As an IFA I have dealt with several clients who have been sold PPI by their banks, tacked on to loans to cover anything from cars to holidays. The difference in premiums, between plans sold by the banks and those which could be attained through the internet or from an IFA, were sometimes enormous and not readily explained. A young couple approached me, having just arranged a car loan for £5,000 with their bank. As their income was limited, they agreed to take the loan over five years, in order to keep the monthly payments as low as possible. Their reason for coming to see me was because they had been told, not advised or persuaded, but told, they needed to take PPI before they would be granted the loan. That was illegal.

The monthly premium for the PPI to cover the loan of £5,000 came to £57 per month and at first, I thought the young couple must be mistaken until they produced their agreement. I tried several different companies and internet sites but could not come up with a premium that even approached that being asked by the bank. To try to understand how they calculated the premium, I called the bank for an explanation. The fact I was acting on behalf of one of their customers did not impress them in the slightest and I was told, politely, to go take a hike. However, after some persuasion, I was eventually given a breakdown of the method by which they calculated a premium which far outstripped any other premium I had been able to find.
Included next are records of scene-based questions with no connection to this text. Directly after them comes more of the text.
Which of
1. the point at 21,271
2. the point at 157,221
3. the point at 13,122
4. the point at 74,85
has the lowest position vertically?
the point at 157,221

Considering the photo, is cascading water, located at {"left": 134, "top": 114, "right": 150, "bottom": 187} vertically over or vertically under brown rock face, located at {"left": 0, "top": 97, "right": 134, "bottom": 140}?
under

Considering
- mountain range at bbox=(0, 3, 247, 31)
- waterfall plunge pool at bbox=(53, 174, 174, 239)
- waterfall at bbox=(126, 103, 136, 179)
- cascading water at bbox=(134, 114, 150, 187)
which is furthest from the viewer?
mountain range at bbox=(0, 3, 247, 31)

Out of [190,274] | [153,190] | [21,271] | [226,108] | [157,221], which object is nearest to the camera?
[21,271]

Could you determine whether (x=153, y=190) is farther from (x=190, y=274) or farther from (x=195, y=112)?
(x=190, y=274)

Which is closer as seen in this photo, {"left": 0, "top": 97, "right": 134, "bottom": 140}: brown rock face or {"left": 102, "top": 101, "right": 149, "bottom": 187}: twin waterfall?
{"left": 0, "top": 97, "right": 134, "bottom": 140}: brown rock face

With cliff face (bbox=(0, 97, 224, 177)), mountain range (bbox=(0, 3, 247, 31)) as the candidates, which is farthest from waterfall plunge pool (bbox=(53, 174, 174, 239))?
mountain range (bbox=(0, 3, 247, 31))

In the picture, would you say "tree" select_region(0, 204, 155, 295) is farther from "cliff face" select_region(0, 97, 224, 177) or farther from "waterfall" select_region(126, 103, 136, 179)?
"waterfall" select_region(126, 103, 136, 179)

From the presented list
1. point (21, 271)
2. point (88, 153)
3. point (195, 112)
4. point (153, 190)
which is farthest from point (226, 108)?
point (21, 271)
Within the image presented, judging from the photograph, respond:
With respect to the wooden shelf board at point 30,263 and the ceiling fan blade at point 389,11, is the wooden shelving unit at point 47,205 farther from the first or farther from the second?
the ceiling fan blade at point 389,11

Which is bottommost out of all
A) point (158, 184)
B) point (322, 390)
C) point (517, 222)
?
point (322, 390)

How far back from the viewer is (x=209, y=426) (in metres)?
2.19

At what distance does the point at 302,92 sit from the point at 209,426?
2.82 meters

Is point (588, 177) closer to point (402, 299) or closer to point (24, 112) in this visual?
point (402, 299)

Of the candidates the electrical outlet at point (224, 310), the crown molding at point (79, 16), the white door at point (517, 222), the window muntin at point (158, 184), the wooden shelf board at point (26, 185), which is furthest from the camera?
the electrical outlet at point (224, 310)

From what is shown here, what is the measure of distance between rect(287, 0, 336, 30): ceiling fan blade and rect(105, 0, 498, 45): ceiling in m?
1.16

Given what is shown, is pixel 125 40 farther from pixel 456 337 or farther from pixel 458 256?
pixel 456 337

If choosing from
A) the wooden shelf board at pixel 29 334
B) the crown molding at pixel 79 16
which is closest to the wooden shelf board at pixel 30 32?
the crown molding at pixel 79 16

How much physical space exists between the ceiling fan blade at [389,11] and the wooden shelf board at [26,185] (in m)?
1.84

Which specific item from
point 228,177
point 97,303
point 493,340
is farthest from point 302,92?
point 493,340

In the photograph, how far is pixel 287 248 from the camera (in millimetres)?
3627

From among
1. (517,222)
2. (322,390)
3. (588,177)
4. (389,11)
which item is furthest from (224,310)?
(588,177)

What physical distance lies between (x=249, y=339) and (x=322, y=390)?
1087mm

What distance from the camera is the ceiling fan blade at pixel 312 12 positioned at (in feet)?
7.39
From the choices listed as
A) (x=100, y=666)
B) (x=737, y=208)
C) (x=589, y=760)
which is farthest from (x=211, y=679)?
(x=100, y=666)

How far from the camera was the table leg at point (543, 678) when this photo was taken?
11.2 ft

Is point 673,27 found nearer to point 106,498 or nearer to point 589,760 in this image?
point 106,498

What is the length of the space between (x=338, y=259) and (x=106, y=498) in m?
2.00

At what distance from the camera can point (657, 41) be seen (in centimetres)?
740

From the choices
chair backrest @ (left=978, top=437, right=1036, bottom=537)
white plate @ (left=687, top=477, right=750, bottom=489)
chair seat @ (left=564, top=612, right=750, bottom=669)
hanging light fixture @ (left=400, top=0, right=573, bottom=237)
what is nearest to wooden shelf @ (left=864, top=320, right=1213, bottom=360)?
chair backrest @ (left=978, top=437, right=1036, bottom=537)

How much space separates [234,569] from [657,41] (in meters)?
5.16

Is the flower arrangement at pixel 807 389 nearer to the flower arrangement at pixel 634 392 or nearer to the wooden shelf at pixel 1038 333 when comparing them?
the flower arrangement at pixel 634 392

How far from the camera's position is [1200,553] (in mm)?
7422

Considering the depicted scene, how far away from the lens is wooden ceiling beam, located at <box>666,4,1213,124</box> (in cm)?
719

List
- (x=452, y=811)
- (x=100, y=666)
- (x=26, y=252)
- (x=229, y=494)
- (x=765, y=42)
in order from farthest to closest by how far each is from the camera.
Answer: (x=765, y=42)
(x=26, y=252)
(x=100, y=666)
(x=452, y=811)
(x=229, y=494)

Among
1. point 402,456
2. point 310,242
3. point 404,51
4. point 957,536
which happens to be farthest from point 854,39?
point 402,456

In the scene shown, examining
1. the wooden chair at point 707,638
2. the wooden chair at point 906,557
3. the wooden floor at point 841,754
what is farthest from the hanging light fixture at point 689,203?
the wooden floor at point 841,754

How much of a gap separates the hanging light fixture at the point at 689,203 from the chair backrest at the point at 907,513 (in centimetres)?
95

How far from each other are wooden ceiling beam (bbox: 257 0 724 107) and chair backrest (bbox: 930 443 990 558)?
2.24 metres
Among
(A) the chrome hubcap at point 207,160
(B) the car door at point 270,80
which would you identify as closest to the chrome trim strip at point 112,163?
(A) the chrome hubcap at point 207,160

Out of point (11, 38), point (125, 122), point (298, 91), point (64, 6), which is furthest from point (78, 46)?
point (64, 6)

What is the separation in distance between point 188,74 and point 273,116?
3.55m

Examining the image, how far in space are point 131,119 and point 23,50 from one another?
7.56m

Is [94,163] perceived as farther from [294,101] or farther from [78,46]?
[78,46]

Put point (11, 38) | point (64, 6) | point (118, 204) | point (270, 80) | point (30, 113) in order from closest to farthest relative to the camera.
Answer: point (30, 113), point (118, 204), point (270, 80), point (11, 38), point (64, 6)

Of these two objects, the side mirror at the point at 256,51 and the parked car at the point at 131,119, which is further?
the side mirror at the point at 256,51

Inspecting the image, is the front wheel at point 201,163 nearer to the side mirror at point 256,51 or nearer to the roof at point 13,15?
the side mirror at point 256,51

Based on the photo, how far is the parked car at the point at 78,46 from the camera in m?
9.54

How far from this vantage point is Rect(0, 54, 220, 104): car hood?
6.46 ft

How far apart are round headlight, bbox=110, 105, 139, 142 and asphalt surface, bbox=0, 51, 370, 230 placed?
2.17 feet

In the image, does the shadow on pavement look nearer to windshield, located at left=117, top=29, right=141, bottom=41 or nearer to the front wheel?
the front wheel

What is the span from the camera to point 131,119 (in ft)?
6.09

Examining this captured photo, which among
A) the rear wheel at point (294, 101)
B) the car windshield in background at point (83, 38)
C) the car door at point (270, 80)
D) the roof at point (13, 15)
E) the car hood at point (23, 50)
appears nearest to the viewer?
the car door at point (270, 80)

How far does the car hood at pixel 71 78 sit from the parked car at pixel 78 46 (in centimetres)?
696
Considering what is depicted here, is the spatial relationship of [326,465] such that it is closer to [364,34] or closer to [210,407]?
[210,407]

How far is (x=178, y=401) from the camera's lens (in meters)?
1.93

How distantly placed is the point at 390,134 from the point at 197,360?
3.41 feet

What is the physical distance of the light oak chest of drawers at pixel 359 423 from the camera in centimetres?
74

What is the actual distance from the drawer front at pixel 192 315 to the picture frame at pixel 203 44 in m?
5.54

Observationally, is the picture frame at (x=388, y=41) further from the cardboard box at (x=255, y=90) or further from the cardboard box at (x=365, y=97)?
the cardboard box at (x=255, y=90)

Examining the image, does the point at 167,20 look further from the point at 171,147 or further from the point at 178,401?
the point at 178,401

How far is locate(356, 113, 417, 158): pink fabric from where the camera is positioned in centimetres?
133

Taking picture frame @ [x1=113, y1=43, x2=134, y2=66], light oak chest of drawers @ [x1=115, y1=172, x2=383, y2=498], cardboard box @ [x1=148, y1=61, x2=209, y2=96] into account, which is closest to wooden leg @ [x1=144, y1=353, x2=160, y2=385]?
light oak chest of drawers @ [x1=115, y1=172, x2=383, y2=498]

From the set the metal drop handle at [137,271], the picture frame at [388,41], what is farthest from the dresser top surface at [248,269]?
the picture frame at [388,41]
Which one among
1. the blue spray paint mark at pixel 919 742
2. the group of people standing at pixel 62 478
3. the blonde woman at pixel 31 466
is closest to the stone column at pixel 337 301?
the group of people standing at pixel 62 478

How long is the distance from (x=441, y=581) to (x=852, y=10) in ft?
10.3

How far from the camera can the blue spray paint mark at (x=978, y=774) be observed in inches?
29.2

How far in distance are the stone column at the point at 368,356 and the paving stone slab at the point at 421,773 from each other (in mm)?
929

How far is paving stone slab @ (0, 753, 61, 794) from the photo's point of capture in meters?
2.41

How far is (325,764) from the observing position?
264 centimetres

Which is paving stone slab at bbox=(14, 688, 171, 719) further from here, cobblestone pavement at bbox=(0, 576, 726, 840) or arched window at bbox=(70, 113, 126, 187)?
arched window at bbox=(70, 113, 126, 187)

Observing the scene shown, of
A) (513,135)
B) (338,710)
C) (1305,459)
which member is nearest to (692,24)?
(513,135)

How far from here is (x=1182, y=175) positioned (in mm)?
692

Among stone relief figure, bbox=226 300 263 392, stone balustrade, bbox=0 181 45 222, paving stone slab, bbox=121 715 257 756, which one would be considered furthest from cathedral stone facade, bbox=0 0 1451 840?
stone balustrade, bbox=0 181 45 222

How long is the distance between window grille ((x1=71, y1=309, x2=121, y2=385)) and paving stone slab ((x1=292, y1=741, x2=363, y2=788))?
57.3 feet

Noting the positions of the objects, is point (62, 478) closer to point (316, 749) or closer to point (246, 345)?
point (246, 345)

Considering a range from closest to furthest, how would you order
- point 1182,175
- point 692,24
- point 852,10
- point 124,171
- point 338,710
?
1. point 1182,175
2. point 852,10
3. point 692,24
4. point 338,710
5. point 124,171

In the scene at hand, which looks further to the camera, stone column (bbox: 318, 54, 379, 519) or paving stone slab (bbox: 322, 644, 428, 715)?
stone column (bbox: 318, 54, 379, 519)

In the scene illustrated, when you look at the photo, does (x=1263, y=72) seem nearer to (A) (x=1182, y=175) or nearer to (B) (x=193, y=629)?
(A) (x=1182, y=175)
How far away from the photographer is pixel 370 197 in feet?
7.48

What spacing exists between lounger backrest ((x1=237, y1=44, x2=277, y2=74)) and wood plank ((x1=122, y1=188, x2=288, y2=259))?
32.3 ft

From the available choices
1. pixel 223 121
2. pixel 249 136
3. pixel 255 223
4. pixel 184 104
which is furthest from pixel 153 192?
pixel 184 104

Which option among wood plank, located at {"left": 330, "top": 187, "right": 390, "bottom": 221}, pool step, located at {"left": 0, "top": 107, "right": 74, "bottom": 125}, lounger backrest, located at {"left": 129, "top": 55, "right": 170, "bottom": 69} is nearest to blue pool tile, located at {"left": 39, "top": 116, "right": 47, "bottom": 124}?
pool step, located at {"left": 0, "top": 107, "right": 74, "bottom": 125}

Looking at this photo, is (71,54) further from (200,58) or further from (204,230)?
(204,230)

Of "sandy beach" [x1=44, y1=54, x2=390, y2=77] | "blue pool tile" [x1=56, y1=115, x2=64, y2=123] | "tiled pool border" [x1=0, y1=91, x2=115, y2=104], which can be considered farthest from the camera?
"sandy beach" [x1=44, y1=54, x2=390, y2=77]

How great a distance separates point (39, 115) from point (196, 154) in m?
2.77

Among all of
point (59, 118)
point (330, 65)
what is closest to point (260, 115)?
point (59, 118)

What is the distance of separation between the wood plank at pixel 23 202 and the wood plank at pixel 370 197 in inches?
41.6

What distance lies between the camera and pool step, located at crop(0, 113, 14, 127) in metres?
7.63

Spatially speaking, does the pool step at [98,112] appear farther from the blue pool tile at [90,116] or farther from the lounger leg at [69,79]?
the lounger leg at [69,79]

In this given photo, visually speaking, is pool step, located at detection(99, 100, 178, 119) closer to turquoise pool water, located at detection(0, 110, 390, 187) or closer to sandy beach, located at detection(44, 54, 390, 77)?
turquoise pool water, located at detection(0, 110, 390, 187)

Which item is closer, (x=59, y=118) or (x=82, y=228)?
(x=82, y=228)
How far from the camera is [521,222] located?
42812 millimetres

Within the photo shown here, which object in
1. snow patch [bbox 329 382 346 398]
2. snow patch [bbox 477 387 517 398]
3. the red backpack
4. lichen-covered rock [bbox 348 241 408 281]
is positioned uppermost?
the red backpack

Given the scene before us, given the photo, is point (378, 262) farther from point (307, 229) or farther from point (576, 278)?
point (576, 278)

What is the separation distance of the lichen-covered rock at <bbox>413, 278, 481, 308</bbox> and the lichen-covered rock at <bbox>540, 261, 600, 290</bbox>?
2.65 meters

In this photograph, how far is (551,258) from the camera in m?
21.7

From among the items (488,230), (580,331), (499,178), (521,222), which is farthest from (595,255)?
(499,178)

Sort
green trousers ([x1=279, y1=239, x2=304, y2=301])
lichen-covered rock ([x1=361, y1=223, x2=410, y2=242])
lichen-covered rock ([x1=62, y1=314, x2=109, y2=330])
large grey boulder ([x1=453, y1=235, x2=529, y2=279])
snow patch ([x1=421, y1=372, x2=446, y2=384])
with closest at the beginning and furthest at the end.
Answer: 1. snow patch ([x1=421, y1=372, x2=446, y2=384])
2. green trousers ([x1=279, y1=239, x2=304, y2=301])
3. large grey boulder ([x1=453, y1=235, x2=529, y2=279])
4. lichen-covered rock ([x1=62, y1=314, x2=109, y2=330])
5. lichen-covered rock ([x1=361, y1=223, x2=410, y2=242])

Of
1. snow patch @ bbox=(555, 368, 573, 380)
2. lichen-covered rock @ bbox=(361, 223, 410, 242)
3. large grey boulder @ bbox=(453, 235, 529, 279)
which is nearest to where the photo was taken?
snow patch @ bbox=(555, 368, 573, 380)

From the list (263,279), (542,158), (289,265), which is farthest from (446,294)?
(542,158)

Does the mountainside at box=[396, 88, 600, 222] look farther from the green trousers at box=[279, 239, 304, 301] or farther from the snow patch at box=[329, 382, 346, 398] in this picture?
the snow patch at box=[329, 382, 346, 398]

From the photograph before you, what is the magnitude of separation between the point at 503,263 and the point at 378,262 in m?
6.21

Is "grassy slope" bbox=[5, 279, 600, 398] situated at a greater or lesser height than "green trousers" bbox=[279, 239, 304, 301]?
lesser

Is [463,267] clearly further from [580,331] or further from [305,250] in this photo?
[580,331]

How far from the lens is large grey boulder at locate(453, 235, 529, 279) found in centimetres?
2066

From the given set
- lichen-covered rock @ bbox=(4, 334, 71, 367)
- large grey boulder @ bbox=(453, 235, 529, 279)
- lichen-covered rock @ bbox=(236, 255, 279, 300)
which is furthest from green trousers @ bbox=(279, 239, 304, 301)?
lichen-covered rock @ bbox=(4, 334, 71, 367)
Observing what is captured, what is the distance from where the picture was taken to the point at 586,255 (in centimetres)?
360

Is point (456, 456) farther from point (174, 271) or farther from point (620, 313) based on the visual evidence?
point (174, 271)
Their ingenuity can only be marvelled at and goes some way to explain how their executives manage to "earn" bonuses while making such enormous losses.

There is no question of the banks searching the internet to find the cheapest premium, they applied their own, which inevitably, were several pounds a month more expensive than those from other insurance companies. The total cost over five years or 60 months was then calculated and that sum was advanced as another personal loan. The interest on that loan was 8%, which was then calculated over the full 60 months and added to the cost of the five years of premiums for the insurance. The total was then divided into monthly premiums. The same cover for which the bank demanded £57 per month, was available on the internet for £8.97.

There is a great deal of angst about the strength of public feeling against the banks, commentators arguing there is a danger the UK could end by driving the best bankers out of the country. When examples of that kind of ripping off of their customers, the endless complaints about ludicrous bank charges being racked up for being pennies over drawn and the banks' failure to lend, despite the Bank of England having pumped £325 billion into the economy, most of which has gone to build up the balance sheets of the banks, we really should be asking if we would actually miss them.